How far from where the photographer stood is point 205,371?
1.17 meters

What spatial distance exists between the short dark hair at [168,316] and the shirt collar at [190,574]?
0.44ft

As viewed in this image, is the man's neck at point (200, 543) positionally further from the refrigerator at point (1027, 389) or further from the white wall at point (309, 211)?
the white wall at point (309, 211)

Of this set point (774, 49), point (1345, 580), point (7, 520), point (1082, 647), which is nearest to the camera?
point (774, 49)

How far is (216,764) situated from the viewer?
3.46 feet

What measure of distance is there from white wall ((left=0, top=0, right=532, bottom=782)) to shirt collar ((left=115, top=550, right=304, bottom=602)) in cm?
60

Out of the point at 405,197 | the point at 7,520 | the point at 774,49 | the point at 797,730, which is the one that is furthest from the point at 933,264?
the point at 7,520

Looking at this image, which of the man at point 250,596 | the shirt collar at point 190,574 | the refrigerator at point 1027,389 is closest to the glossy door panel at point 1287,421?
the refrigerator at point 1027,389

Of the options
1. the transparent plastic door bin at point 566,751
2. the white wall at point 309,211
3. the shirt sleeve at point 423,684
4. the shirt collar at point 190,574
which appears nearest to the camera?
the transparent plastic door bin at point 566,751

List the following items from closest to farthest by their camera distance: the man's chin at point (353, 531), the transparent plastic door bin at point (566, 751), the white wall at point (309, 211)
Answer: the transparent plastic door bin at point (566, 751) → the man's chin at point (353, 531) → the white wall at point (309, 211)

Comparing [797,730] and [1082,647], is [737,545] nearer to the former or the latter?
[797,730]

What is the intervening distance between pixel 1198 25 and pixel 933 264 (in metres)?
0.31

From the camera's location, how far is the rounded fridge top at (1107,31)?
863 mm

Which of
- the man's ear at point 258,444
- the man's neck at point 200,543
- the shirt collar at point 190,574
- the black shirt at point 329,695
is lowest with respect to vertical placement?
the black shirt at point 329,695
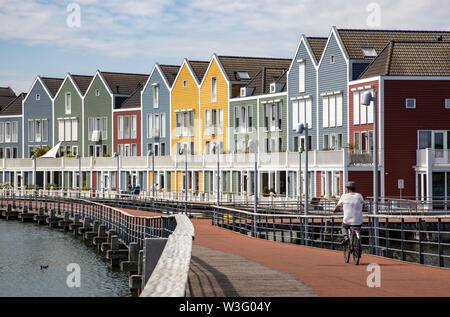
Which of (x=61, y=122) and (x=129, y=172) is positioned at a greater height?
#####
Retype the whole listing, keeping every line identical and omitting all pictures.

How far from where the photographer stood is point 205,371?
1.17 meters

What spatial distance exists between the short dark hair at [168,316] and the shirt collar at [190,574]?
0.44ft

As viewed in this image, is the man's neck at point (200, 543) positionally further from the refrigerator at point (1027, 389) or further from the white wall at point (309, 211)?
the white wall at point (309, 211)

Of this set point (774, 49), point (1345, 580), point (7, 520), point (1082, 647), which is nearest to the camera?
point (774, 49)

How far is (216,764) situated from the viewer?
3.46 feet

What measure of distance is there from white wall ((left=0, top=0, right=532, bottom=782)) to shirt collar ((left=115, top=550, right=304, bottom=602)) in cm?
60

Out of the point at 405,197 | the point at 7,520 | the point at 774,49 | the point at 797,730, which is the one that is furthest from the point at 933,264?
the point at 7,520

Looking at this image, which of the man at point 250,596 | the shirt collar at point 190,574 | the refrigerator at point 1027,389 is closest to the glossy door panel at point 1287,421?
the refrigerator at point 1027,389

Of the options
1. the transparent plastic door bin at point 566,751
2. the white wall at point 309,211
3. the shirt sleeve at point 423,684
4. the shirt collar at point 190,574
which appears nearest to the camera?
the transparent plastic door bin at point 566,751

List the following items from closest to farthest by their camera distance: the man's chin at point (353, 531), the transparent plastic door bin at point (566, 751), the white wall at point (309, 211)
Answer: the transparent plastic door bin at point (566, 751) → the man's chin at point (353, 531) → the white wall at point (309, 211)

Comparing [797,730] and [1082,647], is [737,545] nearer to the former or the latter?
[797,730]

What is the intervening distance between pixel 1198 25 and pixel 933 264 (in metres)?
0.31

From the camera's location, how far is the rounded fridge top at (1107,31)?
863 mm

Which of
- the man's ear at point 258,444
- the man's neck at point 200,543
- the shirt collar at point 190,574
- the black shirt at point 329,695
is lowest with respect to vertical placement?
the black shirt at point 329,695
Which of (x=61, y=122) and (x=129, y=172) is positioned at a greater height?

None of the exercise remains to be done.